:: Testo da esaminare ::

Ciao Ester, grazie per la tua disponibilità. Per cominciare raccontaci, chi è Ester Castano?
Ciao! Dunque, sono consigliera dell’Ordine dei Giornalisti per la regione Lombardia, con delega a Giovani, Nuovi Giornalismi e alle Pari Opportunità. Sono stata la più votata alle elezioni del 2021 e la volontà delle colleghe e dei colleghi lombardi era nominarmi Presidente. Per i numeri è stato un chiaro e forte segnale, una spaccatura dato che solitamente le cariche della nostra categoria sono ricoperte da persone in là con gli anni, se non pensionati sono prossimi alla pensione e soprattutto hanno forti contratti giornalistici alle spalle.
Sono lavoratori e lavoratrici molto strutturati, che possono permettersi di ricoprire il ruolo di consiglieri e di Presidente dell’Ordine dei Giornalisti perché sono ruoli non retribuiti, ma molto importanti. Significativo sarebbe stato se il ruolo di Presidente fosse stato ricoperto da una persona giovane, donna e precaria, che oggi rappresenta il volto della professione.
Come mai non sei diventata Presidente dell’Ordine dei Giornalisti?
Più che altro per questione di correnti sindacali e altre similarità. Infatti, né io né la seconda degli eletti, che è una giornalista affermata e con molta esperienza, più grande di me ma sempre donna, siamo state nominate. Alla fine come Presidente è stato scelto dalla maggioranza degli eletti, cioè nove, il terzo per numeri di voti ricevuti, un uomo, che senza dubbio è una persona corretta e uno stimato collega che sta svolgendo al meglio il suo ruolo, anche apportando innovazioni all’ente lombardo e mi sostiene nelle mie proposte.

:::

== Compito 1 ==
Stabilisci se le affermazioni (a), (b) e (c) concordano con l'intervista, rispondendo sì o no e citando tra virgolette le parole decisive dell'intervista. (a) Ester Castano è stata la più votata alle elezioni del 2021. (b) I ruoli di consigliere e di Presidente dell'Ordine dei Giornalisti sono retribuiti. (c) Come Presidente è stato scelto il secondo per numero di voti ricevuti.
== Compito 2 ==
Riporta il passo dell'intervista che comincia con "Più che altro" e prosegue fino a "nelle mie proposte.".

:: Dati mostrati ::

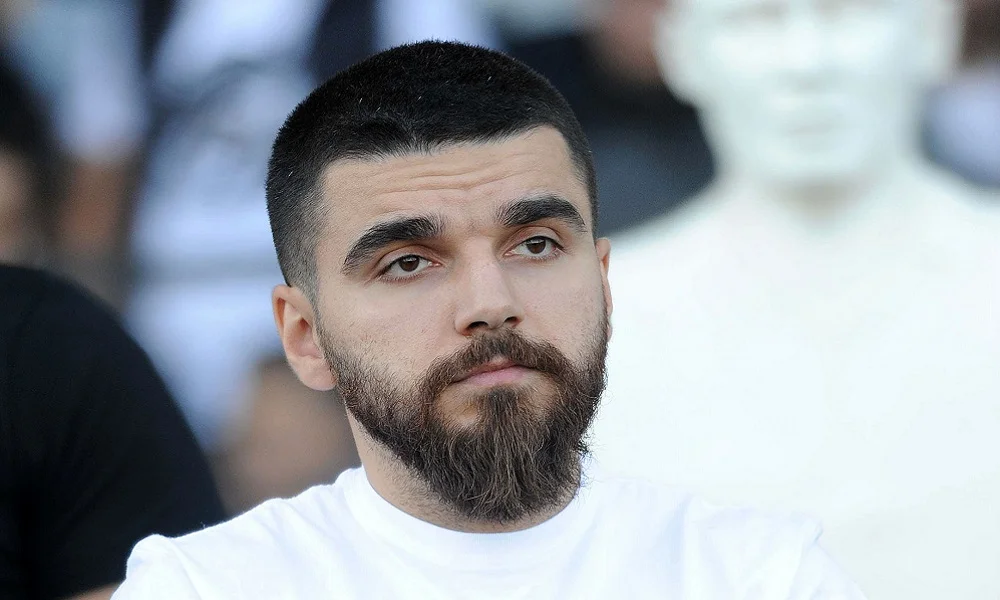 Γιώργος Σαββίδης: Συνεχίζει τις... πλάτες στον Παπαθεοδώρου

:::

== Risposta 1 ==
(a) Sì: «Sono stata la più votata alle elezioni del 2021».
(b) No: «perché sono ruoli non retribuiti, ma molto importanti».
(c) No: «il terzo per numeri di voti ricevuti».

== Risposta 2 ==
Più che altro per questione di correnti sindacali e altre similarità. Infatti, né io né la seconda degli eletti, che è una giornalista affermata e con molta esperienza, più grande di me ma sempre donna, siamo state nominate. Alla fine come Presidente è stato scelto dalla maggioranza degli eletti, cioè nove, il terzo per numeri di voti ricevuti, un uomo, che senza dubbio è una persona corretta e uno stimato collega che sta svolgendo al meglio il suo ruolo, anche apportando innovazioni all’ente lombardo e mi sostiene nelle mie proposte.